Hades Canyon NUC box

Continuing the discussion from Skull Canyon NUC box:

Yes, I am definitely doing this.

I set up Hades Canyon standalone – I swapped out the drive and RAM into the new box, let Windows 10 work its detect changes magic + installed the special Intel branded Radeon driver – and it is plenty close.

GRID 2 at 1080p (high detail)

Skull Canyon: 59fps avg, 38 min, 71 max
Hades Canyon: 161fps avg, 123fps min, 220fps max 😱

I tested at 4k just for thrills and

Hades Canyon: 87fps avg, 75fps min, 99fps max

Uh… wow? While Skull Canyon with the external thunderbolt attached 1060 GTX is definitely a bit faster, this is really close in performance to that… with no expensive, bulky, power-hungry thunderbolt 3 box required. I think the problem is a lot of reviewers have such a freakish obsession with running “ultra” settings which are just plain dumb most of the time, you couldn’t even pick out the differences in still screenshots, yet the perf cost for that “ultra” moniker is severe.

Granted GRID 2 is not a new game (it’s from 2013), but it still looks amazing and the relative performance difference is staggering – Hades is nearly 3x faster in practice, and Skull was not exactly chopped liver in the GPU department, approaching 1080p on say medium-to-low for most games that weren’t released in the last 18 months.

I tested using GRID Autosport which is one year newer, on high settings (naturally) and:

1080p – 147fps avg, 111 min, 192fps max
4k – 74fps avg, 47fps min, 98fps max

The system itself is not that much bigger, it’s basically a double-stuf version of Skull that’s twice as tall, but the power brick is comically larger, easily quadruple the volume. I guess that makes sense as the power draw is quite high under full load?

(Picture-based spatial questions)
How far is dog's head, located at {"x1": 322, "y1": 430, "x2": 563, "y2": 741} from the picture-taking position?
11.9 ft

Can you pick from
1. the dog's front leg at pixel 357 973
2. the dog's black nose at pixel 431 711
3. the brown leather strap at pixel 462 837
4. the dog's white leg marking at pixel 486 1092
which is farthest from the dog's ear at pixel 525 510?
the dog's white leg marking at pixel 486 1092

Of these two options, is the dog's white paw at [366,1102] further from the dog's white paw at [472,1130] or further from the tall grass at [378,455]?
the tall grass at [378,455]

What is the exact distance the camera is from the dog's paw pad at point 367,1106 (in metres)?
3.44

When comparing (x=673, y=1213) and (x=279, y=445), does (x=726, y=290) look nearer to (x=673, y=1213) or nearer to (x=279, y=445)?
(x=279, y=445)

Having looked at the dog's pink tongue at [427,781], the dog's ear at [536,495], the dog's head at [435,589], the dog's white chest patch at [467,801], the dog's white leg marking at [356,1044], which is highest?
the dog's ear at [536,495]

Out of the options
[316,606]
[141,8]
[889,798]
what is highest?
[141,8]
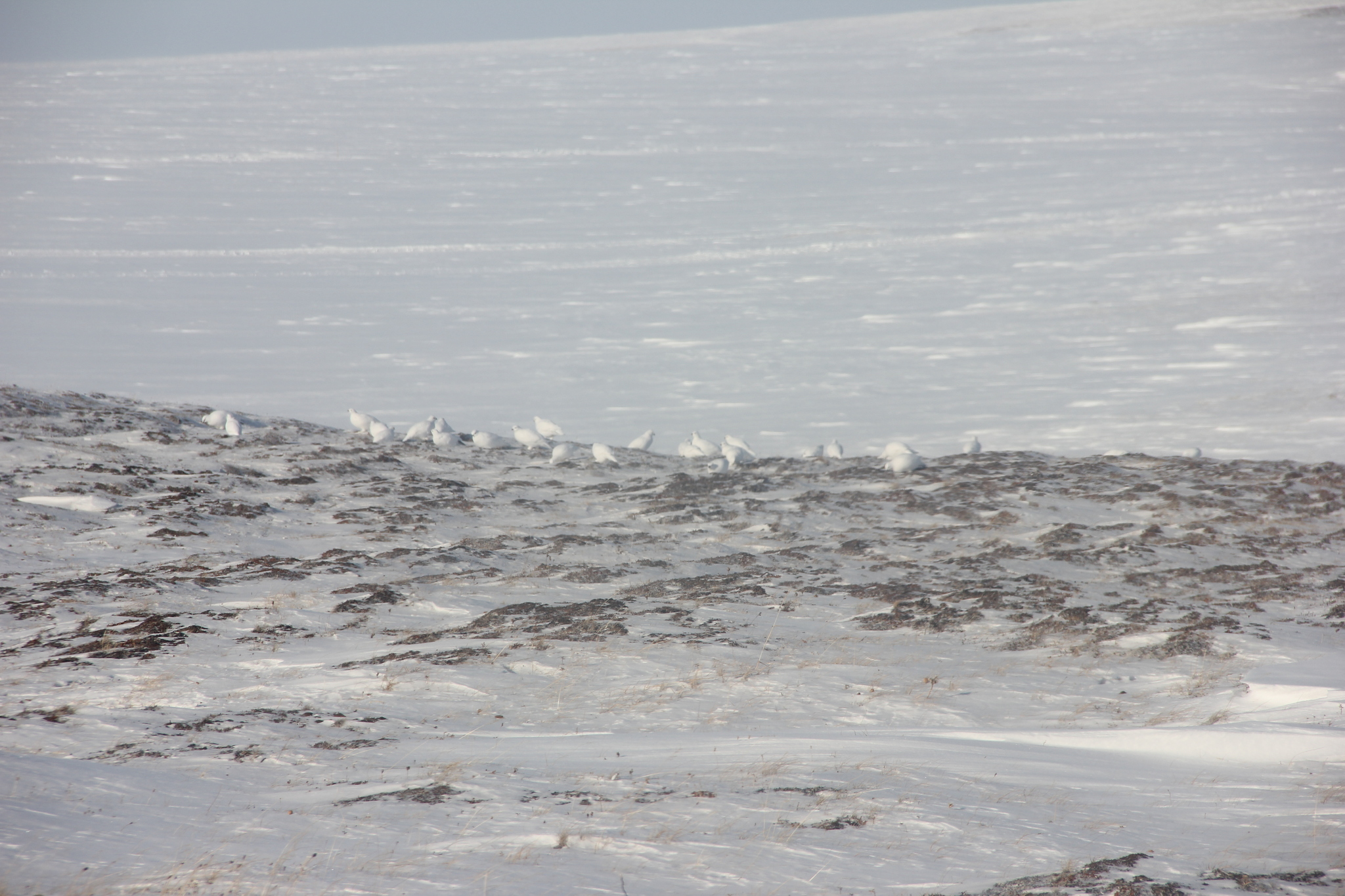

§ Tasks to perform:
1 > Please translate this sentence from the Hades Canyon post into Spanish: "I guess that makes sense as the power draw is quite high under full load?"
2 > Write the next part of the Hades Canyon post, picking up right after its final sentence.

§ Answer list:
1 > ¿Supongo que tiene sentido, ya que el consumo de energía es bastante alto a plena carga?

2 >
image

Power-wise, looks like about 60w playing a video, and 140w+ playing a game. I need to test a bit more.

Also, you can control the LED colors of the skull in software, including making the eyes pulse. Yep.

Outside of hardcore gaming at 4K, or 1080p 120hz “ultra” addictions, it’s difficult to see where the Skull Canyon box isn’t a clear win, if you want something extremely compact.

The only real ding on this box is the disappointing lack of 4k / HDR codec support, which is (surprisingly!) AMD’s fault:

Intel’s decision to route all six display outputs to the vastly faster and generally more capable Radeon RX Vega M GPU makes perfect sense for a desktop. But the one area where AMD’s latest GPU still trails Intel is in the media decode block. The Vega GPU can’t decode VP9 Profile 2 - so no YouTube HDR support - and more importantly it doesn’t support the Protected Audio Video Path technology required for UHD Blu-ray playback.

Yeah, it’s unbeatable for the size. It’s basically half a Vega 56. Still very expensive, but that will come down.

I see quite a few airholes, time to break out the dremel!

I don’t quite understand your post. Which one are you decommissioning, and which one are you recommending?

I guess both are recommendable depending on your needs; the Skull Canyon box is down to like $529 on Amazon, whereas Hades Canyon, the beefy model, is $999 — but it also has 3x the GPU power.

Both are statements that you want the absolute physically smallest box with maximum power. If size is not a concern there are less expensive ways.

Okay gotcha.

I checked on my little backup battery box and the LCD watt readout says between 25 - 30 watts at idle, with the display asleep. That’s not a great result, considering I’ve seen 10w and 15w idle on previous HTPC configs (albeit with way, way less GPU and CPU power). But surely better than the Skull Canyon + Thunderbolt 3 external GPU idle numbers, I’d imagine.

Also here’s the blower difference, the doubling of height has a big effect on the cooling.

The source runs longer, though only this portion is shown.